Libretto

  • Publié pour la première fois sous sa forme complète en 1963, ce recueil mythique manquait à tous les amoureux du Romantisme allemand. Hölderlin, Jean-Paul, Tieck, Novalis, les frères Schlegel, Chamisso, Hoffmann, La Motte-Fouqué, Kleist, soit les plus grands, sont bien sûr ici sur le devant de la scène, représentés chacun par un ou plusieurs de leurs textes majeurs. Mais l'on découvrira aussi quelques-uns de leurs compagnons injustement oubliés : Wackenroder, Contessa, Bettina von Arnim et la touchante Caroline von Günderode (la suicidée des bords du Rhin). Sans oublier le cortège des romantiques dits tardifs, où brillent encore plusieurs inoubliables : Eichendorff, Büchner, Grabbe, Mörike...

    Un florilège unique en notre langue, tant par son abondance que par la qualité des traductions retenues, notamment celles d'Albert Béguin et d´Armel Guerne lui-même.

    Poète, essayiste et traducteur, Armel Guerne est né en 1911 à Morges en Suisse.
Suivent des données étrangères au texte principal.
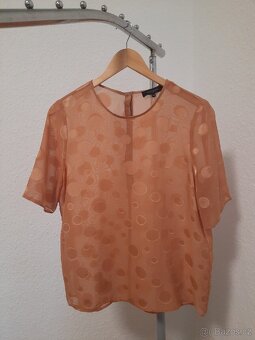 Prodám dámské oblečení vel.38-40, každý kus za 100,-Kč - 10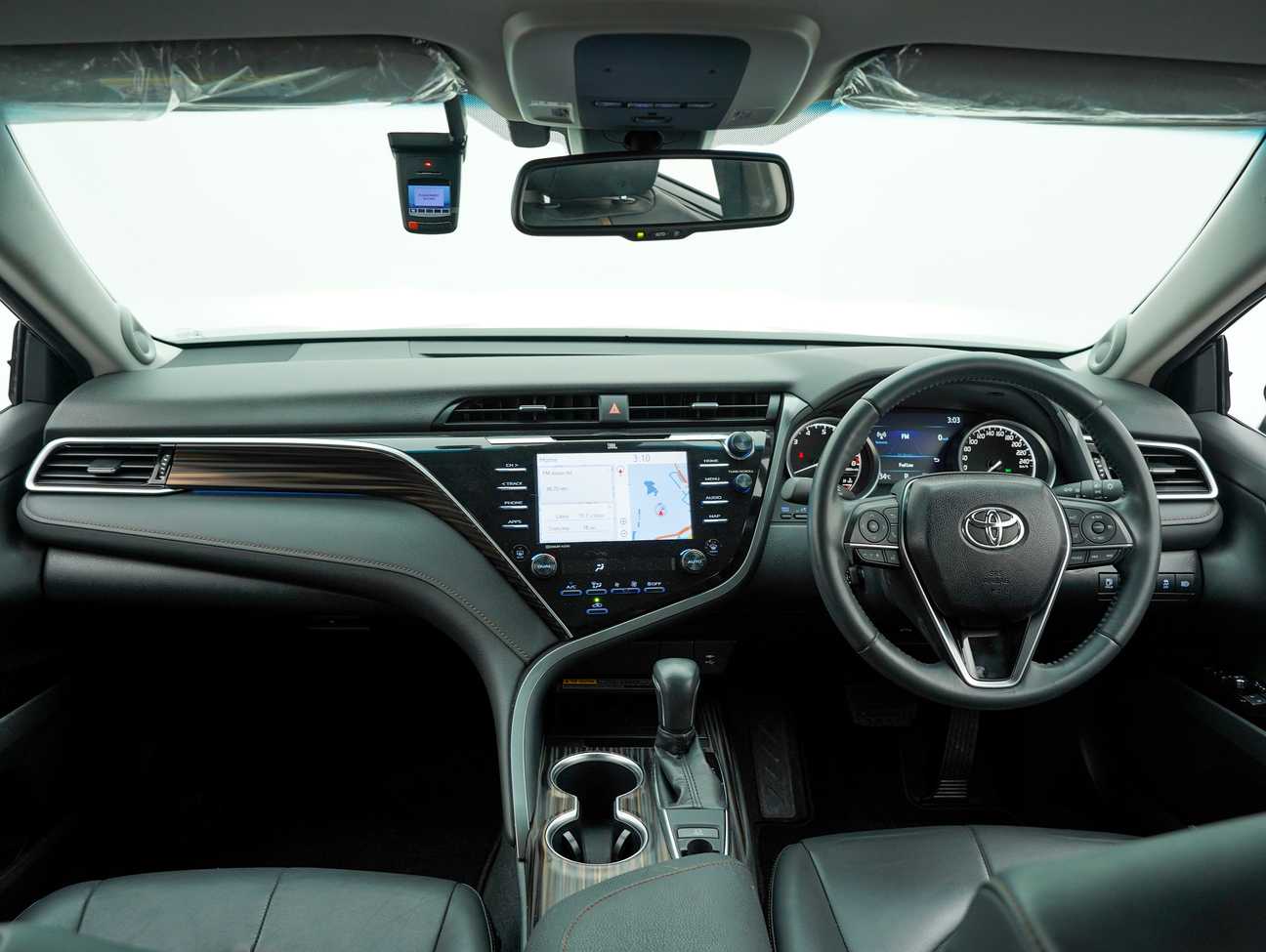 used 2020 Toyota Camry V 2.5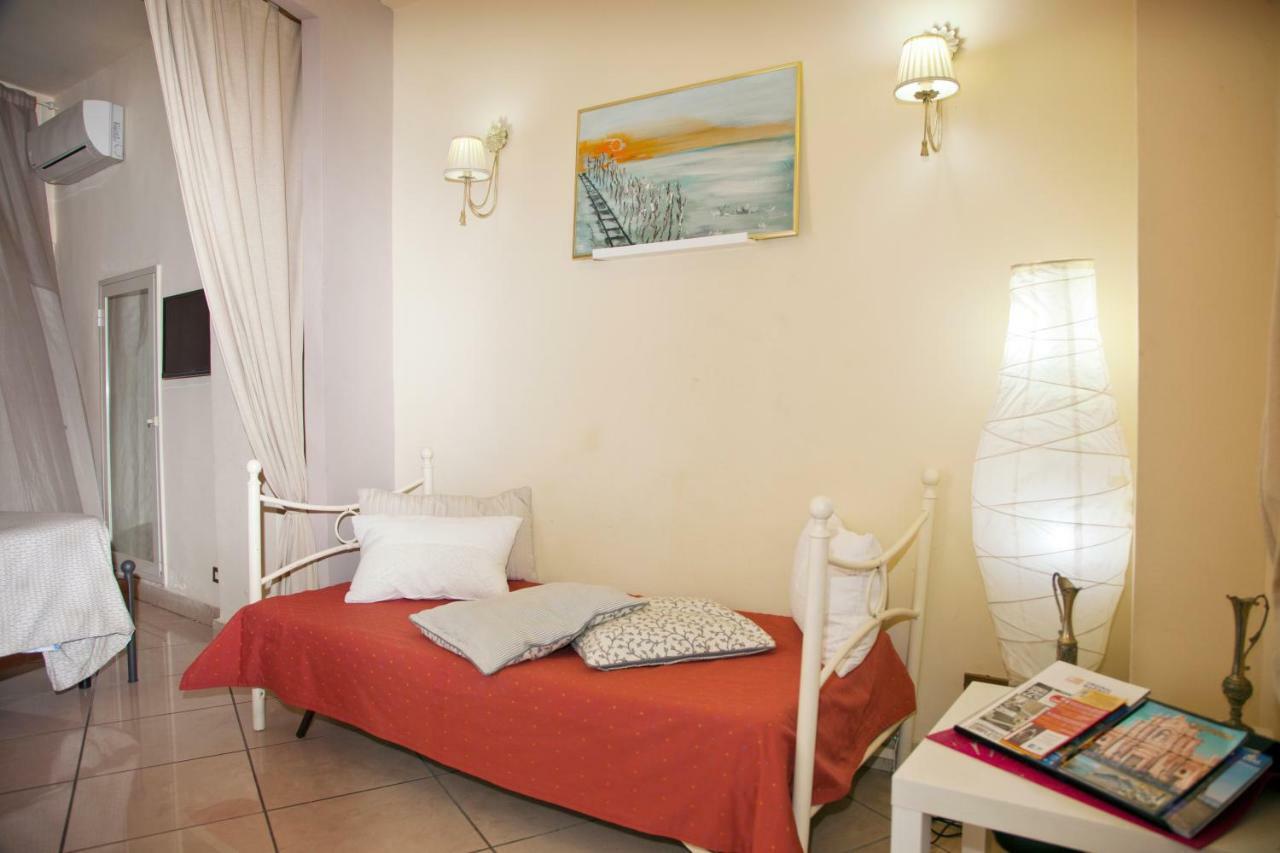 B&B Garibaldi Κατάνια Εξωτερικό φωτογραφία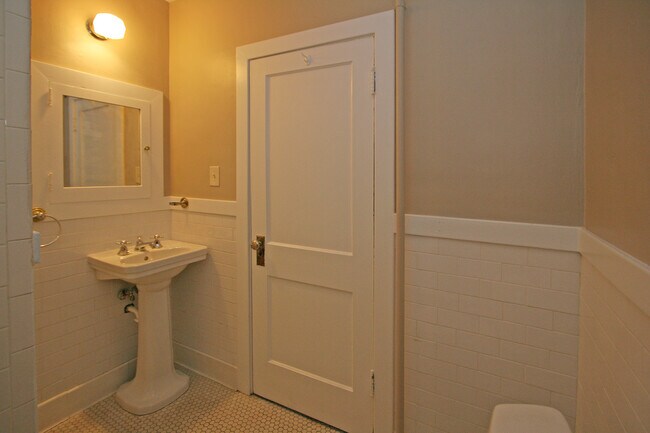 Building Photo - Elmhurst Apartments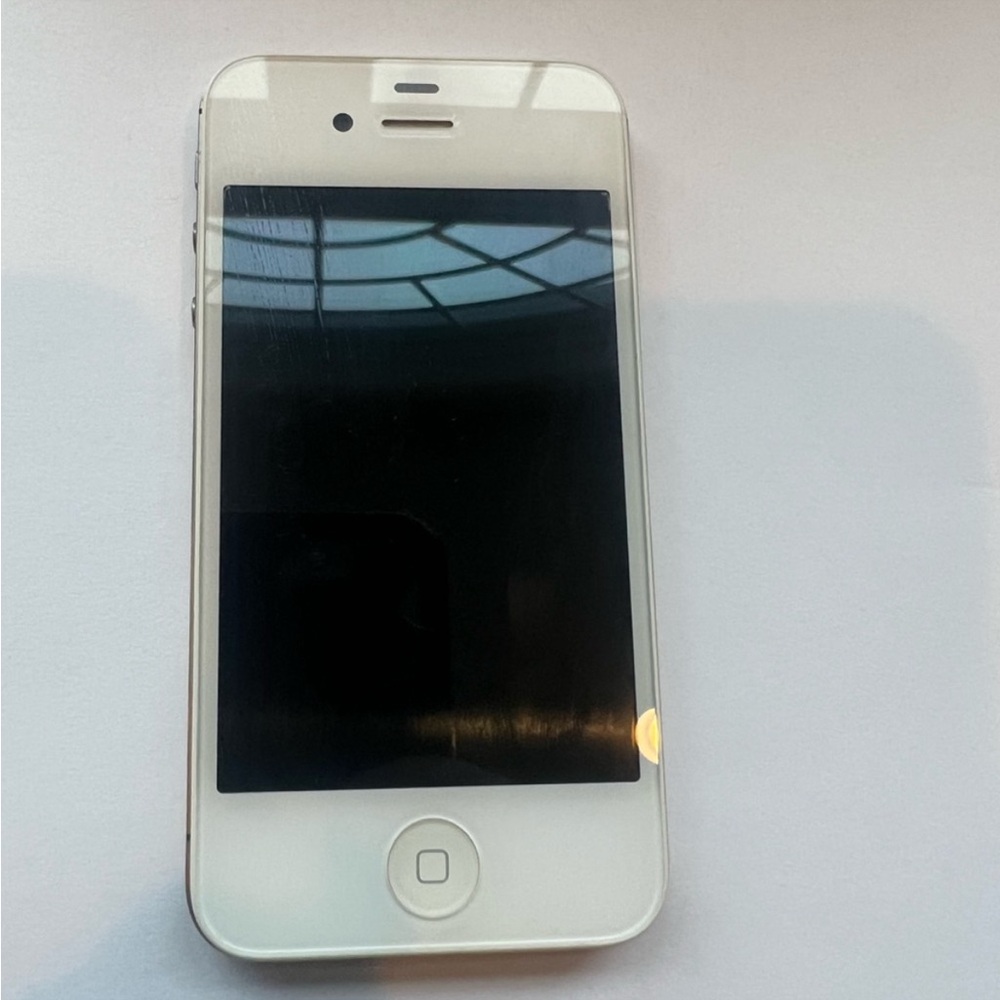 Apple iPhone 4s cell phone white model
A1387 16gb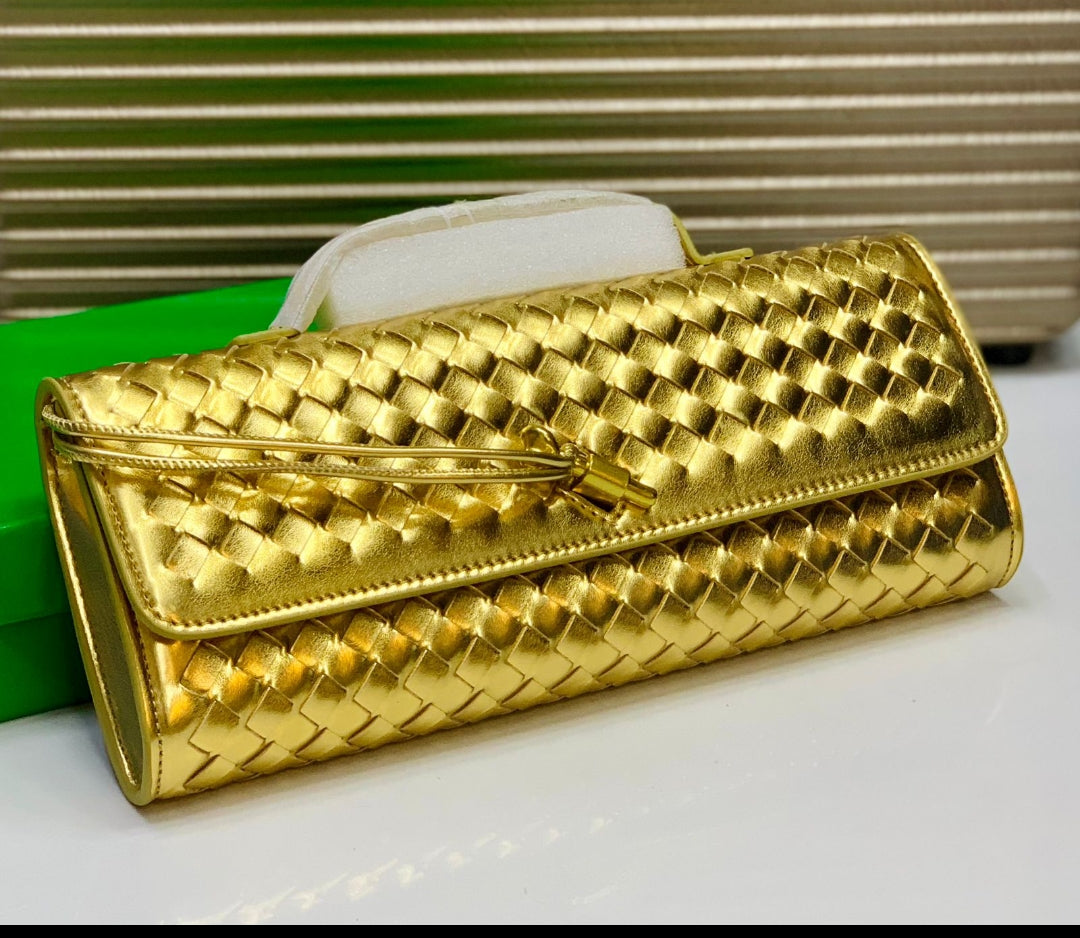 ZEVIRA'S B-O-T-T-E-G-A V-E-N-E-T-A 05 (Golden)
Il publie son premier ouvrage, Oraux, en 1934. Pendant la Seconde Guerre mondiale, il cesse toute activité littéraire pour entrer dans la Résistance et s´engage dans le réseau britannique Prosper-Physician du Special Operations Executive. Lors de son effondrement fin juin 1943, il est arrêté par la Gestapo, mais réussit à s´évader du train qui l´emmène à Buchenwald, et rejoint Londres. Rentré en France, il traduit de nombreux auteurs : Novalis, Rainer Maria Rilke, Friedrich Hölderlin, les frères Grimm, Herman Melville, Virginia Woolf, Friedrich Dürrenmatt, Lao Tseu et Yasunari Kawabata... pour n´en citer que quelques-uns, tout en poursuivant son oeuvre personnelle. Il compte parmi ses amis Mounir Hafez, André Masson, Georges Bernanos, Emil Cioran, enfin, avec qui il entretient pendant une vingtaine d´années une longue correspondance. Armel Guerne meurt en 1980 à Marmande, à quelques kilomètres du moulin à vent de Tourtrès en Lot-et-Garonne, où en 1960 il avait choisi de se retirer.